- EXCERPT TO READ:
Getting started with AMD ROCm containers: from base images to custom solutions#

January 16, 2025, by Matt Elliott

Having worked in technology for over two decades, I’ve witnessed firsthand how containerization has transformed the way we develop and deploy applications. Containers package applications with their dependencies into standardized units, making software portable and consistent across different environments. When we combine this containerization power with AMD Instinct™ Accelerators, we get a powerful solution for quickly deploying AI and machine learning workloads. In this blog, the first in a series exploring ROCm containerization, I want to share my insights about AMD ROCm™ containers and show you how to build and customize your own GPU-accelerated workloads. You’ll learn how to select appropriate base images, modify containers for your specific needs, and implement best practices for GPU-enabled containerization - all with hands-on examples you can try yourself.

Why use containers for AI workloads?#

Recently I encountered a scenario that many of you might recognize: a complex ML application that worked perfectly in development but failed in production. The root cause? Subtle differences in framework versions, system libraries, and Python dependencies across environments. These key advantages highlight just how essential containers have become in today’s development environments:

  1. Consistency: Your development environment matches your production environment exactly

  2. Portability: Applications run consistently across different systems and ROCm versions

  3. Isolation: Multiple applications can use different ROCm versions on the same system

The ROCm container ecosystem#

AMD provides several types of official containers through their Docker Hub repositories. The list below highlights some of the most popular containers.

- TASK INSTRUCTIONS:
(A) Answer these questions about the ROCm containers post:
(i) How long has the author worked in technology?
(ii) What did the author find was the root cause of the ML application failing in production?
(iii) Through what does AMD provide its official containers?
(B) Proceed with the ROCm containers post, writing on from its final sentence.

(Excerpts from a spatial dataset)
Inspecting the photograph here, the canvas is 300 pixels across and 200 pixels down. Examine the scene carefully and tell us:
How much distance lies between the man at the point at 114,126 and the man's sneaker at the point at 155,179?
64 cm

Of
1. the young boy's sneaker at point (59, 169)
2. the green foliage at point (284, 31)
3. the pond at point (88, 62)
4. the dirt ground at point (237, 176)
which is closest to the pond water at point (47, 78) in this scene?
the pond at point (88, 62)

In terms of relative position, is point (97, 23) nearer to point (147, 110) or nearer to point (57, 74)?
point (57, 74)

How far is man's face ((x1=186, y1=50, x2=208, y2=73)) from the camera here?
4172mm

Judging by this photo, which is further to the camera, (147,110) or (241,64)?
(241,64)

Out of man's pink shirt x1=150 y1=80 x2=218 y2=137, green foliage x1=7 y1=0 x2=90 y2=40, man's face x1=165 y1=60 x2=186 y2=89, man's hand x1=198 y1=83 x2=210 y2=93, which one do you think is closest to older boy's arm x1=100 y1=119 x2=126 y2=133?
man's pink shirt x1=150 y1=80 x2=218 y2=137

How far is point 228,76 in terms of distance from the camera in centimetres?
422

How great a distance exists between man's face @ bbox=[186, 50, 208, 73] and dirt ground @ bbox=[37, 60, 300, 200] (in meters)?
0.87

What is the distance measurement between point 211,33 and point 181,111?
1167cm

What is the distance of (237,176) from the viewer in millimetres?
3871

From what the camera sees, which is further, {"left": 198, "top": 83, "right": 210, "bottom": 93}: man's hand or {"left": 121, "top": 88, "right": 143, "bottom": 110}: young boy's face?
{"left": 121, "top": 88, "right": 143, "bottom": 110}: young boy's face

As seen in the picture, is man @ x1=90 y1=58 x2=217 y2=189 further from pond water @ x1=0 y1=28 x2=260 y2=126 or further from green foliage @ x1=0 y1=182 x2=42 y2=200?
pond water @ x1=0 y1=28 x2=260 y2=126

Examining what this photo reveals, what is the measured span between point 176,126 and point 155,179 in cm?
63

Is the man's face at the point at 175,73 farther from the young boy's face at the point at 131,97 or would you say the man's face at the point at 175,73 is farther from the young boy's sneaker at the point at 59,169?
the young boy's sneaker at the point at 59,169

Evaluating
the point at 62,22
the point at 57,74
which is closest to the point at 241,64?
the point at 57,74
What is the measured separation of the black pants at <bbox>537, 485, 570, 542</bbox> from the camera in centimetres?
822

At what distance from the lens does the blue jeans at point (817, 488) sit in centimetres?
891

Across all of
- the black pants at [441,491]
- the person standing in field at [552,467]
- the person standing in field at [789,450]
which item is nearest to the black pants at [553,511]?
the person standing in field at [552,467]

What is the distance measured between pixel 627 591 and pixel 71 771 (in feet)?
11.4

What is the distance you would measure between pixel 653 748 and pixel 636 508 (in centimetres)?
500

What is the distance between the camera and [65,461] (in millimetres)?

- TASK-BY-TASK OUTPUTS:
(A)
(i) Over two decades.
(ii) Subtle differences in framework versions, system libraries, and Python dependencies across environments.
(iii) Through their Docker Hub repositories.

(B)
Development containers#

Each of these containers include ROCm tools and libraries.

Framework-specific containers#

An important note about tags#

Starting with ROCm 6.2.1, we made an important change to our tagging strategy:

  • ROCm 6.2.1 and later: rocm/pytorch:latest points to the latest stable PyTorch release

  • Pre-ROCm 6.2.1: rocm/pytorch:latest pointed to the development version

For example:

# Latest stable PyTorch environment
docker pull rocm/pytorch:latest

# Development version (if needed)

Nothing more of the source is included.